Although a change of diet works for mainly healthy people, there is a more dramatic treatment for those whose gut microbiome has gone badly awry.
Referred to casually in the US as ‘poop-doping’, it’s more politely known as faecal microbiota transplant (FMT), and is being used to treat cases of Clostridium difficile (C diff), a bacteria that infects the bowel, commonly after antibiotic treatment. The transplant is just as it sounds – a sample from a healthy donor’s stool is implanted in the recipient’s colon either via a capsule that you swallow or via a colonoscopy. Might make you grimace, but high success rates have been reported for what is a miserable condition. And it’s proved as good as drugs in treating ulcerative colitis. Obviously, the physical health of the donor has to be carefully screened and now screening the mental health of donors has become equally important.
Meanwhile, for the rest of us who’d like to boost our mood as well as our chances of continuing good physical health, the discovery that the gut really does have a mind of its own will give us much food for thought about how we shop, cook and eat.
What you need to know about prebiotics and probiotics
Prebiotics are complex carbohydrates that we can’t digest, but they enable ‘good’ bacteria in our gut to increase. Onions, celery, leeks and asparagus are prebiotic foods that contain high levels of inulin, a soluble dietary fibre that feeds gut bacteria. Another way to boost fibre, according to microbiologist Giulia Enders, author of Gut, is to allow cooked potatoes and wholemeal pasta to cool, which increases their ‘resistant starch’, a form of fibre. Eat them in a salad or reheat if you prefer.
Probiotics or ‘good’ bacteria are found in fermented foods such as Greek yogurt, the cultured milk drink kefir (available from Tesco), sauerkraut, kimchi (a Korean cabbage dish available from Sainsbury’s), soy sauce and miso soup. Kefir enthusiasts can make their own from a starter culture (£5.99 from www.livekefircompany.co.uk).
How a change of diet helped Rachel Kelly overcome depression
Journalist and writer Rachel Kelly, 52, struggled with anxiety and depression for which she had briefly spent time in hospital. She changed her diet after her GP told her of compelling evidence linking mood and food, and later went on to write The Happy Kitchen: Good Mood Food with nutritional therapist Alice Mackintosh.
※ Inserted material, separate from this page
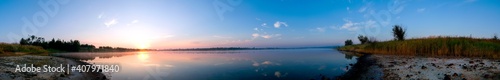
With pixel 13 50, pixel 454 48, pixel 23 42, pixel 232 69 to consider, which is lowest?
pixel 232 69

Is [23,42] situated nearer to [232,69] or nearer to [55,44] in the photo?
[55,44]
‘I wasn’t an unhealthy eater,’ Rachel says, ‘but I did like diet colas and cooked fairly basic food. After my GP wrote a list of “happy” foods - including green, leafy vegetables, dark chocolate and oily fish - I began researching and changing my approach.
‘Within a week, I had a new spring in my step. Friends remarked I looked well and seemed jollier. It was exciting to feel this was something I could do for myself rather than having to wait for doctors’ appointments. Of all the research I looked at, I think that eating a varied diet to improve gut health is the most important message. It isn’t easy, but if you have new foods in your kitchen you’ll find ways to use them.
‘If you want an instant set of different ingredients, just try swapping your regular shopping list with a friend’s. Now my store cupboard has different oils, such as toasted sesame or walnut, spelt flour instead of wholemeal, and I try to buy seasonal vegetables. I also eat fermented foods such as sauerkraut and kefir.’